Guterres denuncia invasão israelense em centro de treinamento da UNRWA em Jerusalém

António Guterres denunciou que soldados israelenses forçaram a entrada em um centro de treinamento da UNRWA em Jerusalém. O caso preocupa a ONU e coloca em risco a formação profissional gratuita de jovens palestinos.

ONU diz que invasão atrapalha cursos profissionais da UNRWA em Jerusalém

O secretário-geral das Nações Unidas afirmou nesta terça-feira, 25, que a ação aconteceu em Jerusalém. Segundo o porta-voz de Guterres, o incidente impede que jovens palestinos sigam recebendo a formação profissional gratuita oferecida pela UNRWA.

Stephane Dujarric disse que Guterres está “profundamente alarmado com o incidente”. A denúncia coloca a UNRWA no centro do debate sobre a atuação de suas instalações em Jerusalém Oriental.

Invasão ocorreu por volta das 10h locais, com veículos blindados e mais de 5o militares

De acordo com um comunicado da agência, o Centro de Treinamento de Kalandia, em Jerusalém Oriental, foi invadido por volta das 10h locais (4h em Brasília) desta terça. O texto cita pelo menos quatro veículos blindados e mais de 5o militares israelenses.

No momento da invasão, cerca de 20 funcionários das Nações Unidas estavam no local. A informação foi confirmada pelas autoridades israelenses.

A UNRWA condenou a “incursão não autorizada”. A agência afirmou que a entrada de forças armadas em uma instalação da ONU, sem autorização ou consentimento da Organização, “é inaceitável” e lembrou que o centro tem proteção pelos “privilégios e imunidades” previstos no direito internacional.

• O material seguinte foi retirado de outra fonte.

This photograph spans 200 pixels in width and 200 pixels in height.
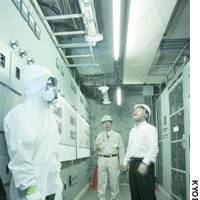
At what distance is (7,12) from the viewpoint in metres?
2.42

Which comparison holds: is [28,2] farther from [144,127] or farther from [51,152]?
[144,127]

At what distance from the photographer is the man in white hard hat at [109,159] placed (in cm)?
556

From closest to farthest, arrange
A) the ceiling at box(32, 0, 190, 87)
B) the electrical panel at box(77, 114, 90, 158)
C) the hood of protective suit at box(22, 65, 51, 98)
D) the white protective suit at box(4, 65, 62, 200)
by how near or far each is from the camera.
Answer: the white protective suit at box(4, 65, 62, 200), the hood of protective suit at box(22, 65, 51, 98), the ceiling at box(32, 0, 190, 87), the electrical panel at box(77, 114, 90, 158)

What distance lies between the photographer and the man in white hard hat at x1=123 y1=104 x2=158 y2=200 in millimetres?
4008

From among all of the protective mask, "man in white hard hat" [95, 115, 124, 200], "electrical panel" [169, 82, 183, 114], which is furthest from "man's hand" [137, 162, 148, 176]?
the protective mask

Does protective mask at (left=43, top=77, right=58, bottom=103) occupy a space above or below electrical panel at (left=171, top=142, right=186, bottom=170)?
above

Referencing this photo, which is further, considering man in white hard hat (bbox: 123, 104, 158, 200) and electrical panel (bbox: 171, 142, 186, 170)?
electrical panel (bbox: 171, 142, 186, 170)

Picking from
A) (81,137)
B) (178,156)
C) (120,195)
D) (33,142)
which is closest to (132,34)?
(178,156)

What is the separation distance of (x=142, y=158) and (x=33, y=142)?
2290 mm

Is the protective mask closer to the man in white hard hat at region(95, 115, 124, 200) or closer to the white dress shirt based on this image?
the white dress shirt

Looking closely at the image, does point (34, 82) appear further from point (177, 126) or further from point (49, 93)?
point (177, 126)

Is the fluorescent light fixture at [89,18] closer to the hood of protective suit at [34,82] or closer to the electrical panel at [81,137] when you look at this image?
the hood of protective suit at [34,82]

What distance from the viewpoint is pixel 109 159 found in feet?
18.5
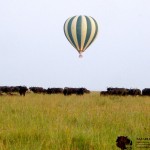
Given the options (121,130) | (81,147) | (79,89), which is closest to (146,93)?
(79,89)

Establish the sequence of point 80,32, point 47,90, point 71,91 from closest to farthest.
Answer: point 80,32 → point 71,91 → point 47,90

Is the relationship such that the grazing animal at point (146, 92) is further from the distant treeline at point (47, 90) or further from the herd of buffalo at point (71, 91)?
the distant treeline at point (47, 90)

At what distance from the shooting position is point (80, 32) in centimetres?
3262

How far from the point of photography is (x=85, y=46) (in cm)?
3328

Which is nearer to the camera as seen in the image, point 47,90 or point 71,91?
point 71,91

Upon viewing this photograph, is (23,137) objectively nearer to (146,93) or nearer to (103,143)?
(103,143)

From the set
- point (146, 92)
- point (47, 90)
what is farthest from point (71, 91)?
point (146, 92)

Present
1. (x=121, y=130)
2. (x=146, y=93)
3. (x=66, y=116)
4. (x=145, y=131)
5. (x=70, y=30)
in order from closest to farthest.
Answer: (x=145, y=131), (x=121, y=130), (x=66, y=116), (x=70, y=30), (x=146, y=93)

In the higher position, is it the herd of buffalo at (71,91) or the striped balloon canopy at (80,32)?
the striped balloon canopy at (80,32)

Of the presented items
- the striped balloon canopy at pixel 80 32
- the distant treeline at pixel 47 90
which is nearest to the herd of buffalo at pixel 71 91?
the distant treeline at pixel 47 90

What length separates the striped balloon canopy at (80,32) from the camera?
32812 mm

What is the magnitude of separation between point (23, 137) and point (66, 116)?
432cm

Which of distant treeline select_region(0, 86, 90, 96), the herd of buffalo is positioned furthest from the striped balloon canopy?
distant treeline select_region(0, 86, 90, 96)

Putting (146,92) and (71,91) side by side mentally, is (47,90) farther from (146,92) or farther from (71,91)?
(146,92)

UNRWA diz que centro segue protegido e liga ação à capacidade da ONU cumprir o mandato

A agência pediu à comunidade internacional que atue “a fim de salvaguardar a inviolabilidade do Centro de Treinamento de Kalandia e de todas as outras instalações das Nações Unidas em Jerusalém Oriental”. Também disse que precisa continuar “prestando serviços essenciais às comunidades de refugiados palestinos sem intimidação, obstrução ou interferência”.

A UNRWA argumentou ainda que “qualquer tentativa de tomar posse, interferir ou de qualquer outra forma prejudicar o funcionamento de uma instalação da UNRWA atinge a capacidade das Nações Unidas de cumprir seu mandato”. O centro de Kalandia funciona há mais de sete décadas e oferece educação profissional gratuita para refugiados palestinos na Cisjordânia ocupada.